AT&T is more desperate for spectrum than Verizon. AT&T will have a bid in this also.
A bid for all of Clearwire that is north of $11B will break up both the Softbank and also the DISH bids for Sprint. Think how Tmobile sold all their towers for cash and then leased them back. Sprint is in a good position to do this. All Sprint needs is a Clearwire wholesale agreement in place. Sprint already has a headstart with Clearwire access on all their towers. Sprint won't mind selling Clearwire as long as they can still access it for a fair price.
$2.97 is a common marketing ploy... you take a few cents off the whole number to make the price more appealing. Softbank and Sprint have been advertising Clearwire with a big "For Sale" sign.
Remember, Softbank wins if they lose Sprint...their $3.1B convertible bond is worth 15% stake of Sprint and they also have a $600M break-up fee. Softbank just wants band 41 to be the global standard because that will help their cause in Japan.

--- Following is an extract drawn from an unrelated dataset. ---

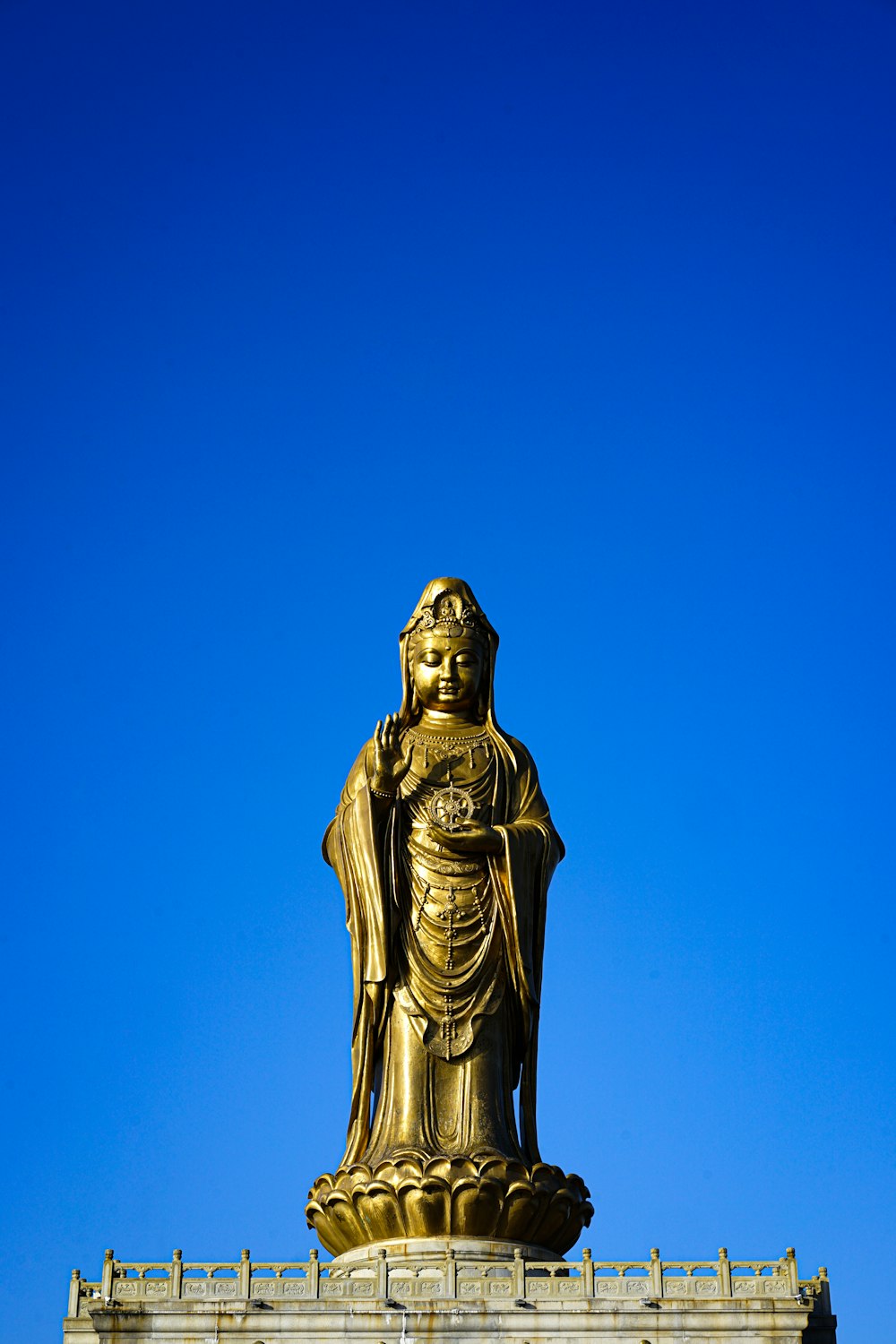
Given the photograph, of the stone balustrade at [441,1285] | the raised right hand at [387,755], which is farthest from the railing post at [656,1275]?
the raised right hand at [387,755]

Guess what? Next week is the first ever global TD LTE summit in Singapore, April 23-24th. Expect news.
You think the DOJ would allow this? Maybe if they divest themselves of spectrum but even then, the FCC and DOJ have issues with ATT and VZ being dominant players. They are even gunning them down for participating in auction for additional spectrum. I still believe the FCC needs to rule on the applicability of Spectrum cap on clwr frequency. This will set the stage as to what can be bought and by who. If ATT and VZ are discriminated because of their size and market share, they could create some noise because in essence, even though they are doing a great job in serving the public, the govt would be controlling how much more they can serve the public. John Doe out there has options to sign up with whomever, but it appears that VZ is doing a fabulous job in effectively deploying their spectrum and demand for their service is soaring. Why not reward those who are doing a good job versus rewarding those who are still trying to prove themselves? I believe in leveling the playing field but not to the point where you start to exclude successful players with customers who have options out of their future business potential. You would be placing caps on their ability to grow and possibly demotivate investors in these large companies. They would become like the MSFT and Intels of the world where they stay flat for years.

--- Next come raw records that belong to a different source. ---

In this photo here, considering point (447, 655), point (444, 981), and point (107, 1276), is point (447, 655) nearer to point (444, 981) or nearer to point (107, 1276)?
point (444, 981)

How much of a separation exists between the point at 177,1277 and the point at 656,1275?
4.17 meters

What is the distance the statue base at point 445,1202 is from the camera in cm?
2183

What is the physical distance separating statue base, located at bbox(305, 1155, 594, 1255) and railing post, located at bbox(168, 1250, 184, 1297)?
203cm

dan hesse worked for AT&T and then when he joined Sprint, he turned against his former company and led the charge against AT&T's merger with T-Mobile. That failed attempt cost AT&T over 4 BILLION $$ in fee's that they were obligated to pay T-Mobile...I wonder if AT&T still remembers that?
He spent 23 years at AT&T where he started out as an intern.
From 1991–1995 he was President and CEO of AT&T Network Systems International based in the Netherlands.
He launched the online division's AT&T Worldnet service in February 1996 which introduced unlimited internet dial up for $20/month as long as you subscribed to AT&T's long distance services.